Part of my dissertation preparation is to read as many books on the "theological" origins of modernity like the recent books by Michael Allen Gillespie and Joshua Mitchell. In other words, to look at books and essays that note how important religious issues were at the beginning of modernity until the present. Even the Enlightenment itself was a contest of competing religious options and not simply the triumph of science and rationality over superstition (even though it was probably the French that popularized this particular narrative).
I guess in some cases of popular wisdom, religion has ceased to be a major factor in the continual quest of Western societies quest for modernization. However, research has shown that the narrative that says religion will be passed by because of growing secularization is a myth.
Now the more and more I read about this issue, the more and more I come to the conclusion that 1) religion is here to stay because it is adaptable (much like many other things in society-see Giddens post on tradition) and 2) in many cases, the religious element has learned to correspond with the secular elements quite well. In short, it is a very complex relationship between the secular and religious forces.
The problem with books by theorists like Gillespie and others is the need to boil down this complexity to a single, overarching problem. He claims that it was the Nominalism of Ockham, later inherited by Luther, that led Western society into secularization. Now Gillespie joins a host of other thinkers (not typically historians, I might add) like Milbank and the RO, who lay blame for modernization at Nominalism.

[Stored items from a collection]
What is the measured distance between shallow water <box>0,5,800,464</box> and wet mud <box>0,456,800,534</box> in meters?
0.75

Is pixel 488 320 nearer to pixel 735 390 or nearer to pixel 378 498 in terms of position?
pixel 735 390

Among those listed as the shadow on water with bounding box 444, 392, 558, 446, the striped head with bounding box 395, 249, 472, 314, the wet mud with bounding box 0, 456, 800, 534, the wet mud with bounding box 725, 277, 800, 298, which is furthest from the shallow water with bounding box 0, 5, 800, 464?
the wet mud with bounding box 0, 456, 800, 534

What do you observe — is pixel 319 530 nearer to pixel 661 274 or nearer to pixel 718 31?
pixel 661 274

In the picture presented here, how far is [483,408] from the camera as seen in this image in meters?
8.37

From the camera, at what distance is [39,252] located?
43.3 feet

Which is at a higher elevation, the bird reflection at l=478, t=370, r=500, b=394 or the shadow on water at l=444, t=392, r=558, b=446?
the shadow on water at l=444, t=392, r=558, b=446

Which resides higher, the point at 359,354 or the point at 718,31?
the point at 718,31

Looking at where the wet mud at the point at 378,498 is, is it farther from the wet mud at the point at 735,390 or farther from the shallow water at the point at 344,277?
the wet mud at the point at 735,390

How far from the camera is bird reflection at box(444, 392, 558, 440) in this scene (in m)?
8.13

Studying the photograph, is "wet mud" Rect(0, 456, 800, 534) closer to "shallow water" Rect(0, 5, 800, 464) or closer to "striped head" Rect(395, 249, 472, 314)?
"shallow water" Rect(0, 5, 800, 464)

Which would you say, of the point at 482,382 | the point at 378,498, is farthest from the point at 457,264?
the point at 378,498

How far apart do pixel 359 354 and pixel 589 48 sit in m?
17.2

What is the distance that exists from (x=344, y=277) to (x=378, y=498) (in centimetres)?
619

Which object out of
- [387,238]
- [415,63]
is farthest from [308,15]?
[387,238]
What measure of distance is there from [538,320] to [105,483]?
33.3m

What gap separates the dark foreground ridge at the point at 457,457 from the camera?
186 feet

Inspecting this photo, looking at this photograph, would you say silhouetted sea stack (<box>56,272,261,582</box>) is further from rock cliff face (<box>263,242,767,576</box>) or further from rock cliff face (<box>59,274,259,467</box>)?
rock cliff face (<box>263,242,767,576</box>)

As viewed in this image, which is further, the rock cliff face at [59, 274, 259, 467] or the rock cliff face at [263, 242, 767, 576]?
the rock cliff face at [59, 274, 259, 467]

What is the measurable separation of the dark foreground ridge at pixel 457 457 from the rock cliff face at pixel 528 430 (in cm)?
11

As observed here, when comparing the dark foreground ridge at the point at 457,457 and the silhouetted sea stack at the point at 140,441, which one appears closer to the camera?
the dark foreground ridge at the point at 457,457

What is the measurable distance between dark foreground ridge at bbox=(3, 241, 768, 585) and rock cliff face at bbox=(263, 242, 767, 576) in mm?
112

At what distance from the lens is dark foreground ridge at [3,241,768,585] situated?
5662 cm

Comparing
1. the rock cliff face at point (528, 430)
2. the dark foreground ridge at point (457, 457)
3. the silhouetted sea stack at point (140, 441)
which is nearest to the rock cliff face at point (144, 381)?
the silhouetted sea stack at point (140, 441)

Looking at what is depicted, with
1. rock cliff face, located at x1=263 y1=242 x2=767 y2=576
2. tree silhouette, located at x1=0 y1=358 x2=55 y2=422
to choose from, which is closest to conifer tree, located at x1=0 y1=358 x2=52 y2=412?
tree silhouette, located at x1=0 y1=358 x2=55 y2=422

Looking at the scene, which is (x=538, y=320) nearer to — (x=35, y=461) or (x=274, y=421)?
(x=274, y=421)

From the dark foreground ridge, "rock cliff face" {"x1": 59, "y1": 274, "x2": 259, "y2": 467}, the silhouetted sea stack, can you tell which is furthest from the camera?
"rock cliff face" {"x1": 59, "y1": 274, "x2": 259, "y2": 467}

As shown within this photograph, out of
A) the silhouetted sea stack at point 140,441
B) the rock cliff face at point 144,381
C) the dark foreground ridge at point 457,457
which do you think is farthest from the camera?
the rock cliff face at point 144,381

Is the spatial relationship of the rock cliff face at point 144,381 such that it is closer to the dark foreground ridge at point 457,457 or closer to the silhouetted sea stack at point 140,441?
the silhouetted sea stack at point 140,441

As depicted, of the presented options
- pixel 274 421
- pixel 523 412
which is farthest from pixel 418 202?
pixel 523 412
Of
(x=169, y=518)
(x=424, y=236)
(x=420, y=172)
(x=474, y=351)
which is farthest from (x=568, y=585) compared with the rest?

## [Work to complete]
Return the full passage on the religious origins of modernity, word for word with nothing changed.

## [Solution to the problem]
Part of my dissertation preparation is to read as many books on the "theological" origins of modernity like the recent books by Michael Allen Gillespie and Joshua Mitchell. In other words, to look at books and essays that note how important religious issues were at the beginning of modernity until the present. Even the Enlightenment itself was a contest of competing religious options and not simply the triumph of science and rationality over superstition (even though it was probably the French that popularized this particular narrative).
I guess in some cases of popular wisdom, religion has ceased to be a major factor in the continual quest of Western societies quest for modernization. However, research has shown that the narrative that says religion will be passed by because of growing secularization is a myth.
Now the more and more I read about this issue, the more and more I come to the conclusion that 1) religion is here to stay because it is adaptable (much like many other things in society-see Giddens post on tradition) and 2) in many cases, the religious element has learned to correspond with the secular elements quite well. In short, it is a very complex relationship between the secular and religious forces.
The problem with books by theorists like Gillespie and others is the need to boil down this complexity to a single, overarching problem. He claims that it was the Nominalism of Ockham, later inherited by Luther, that led Western society into secularization. Now Gillespie joins a host of other thinkers (not typically historians, I might add) like Milbank and the RO, who lay blame for modernization at Nominalism.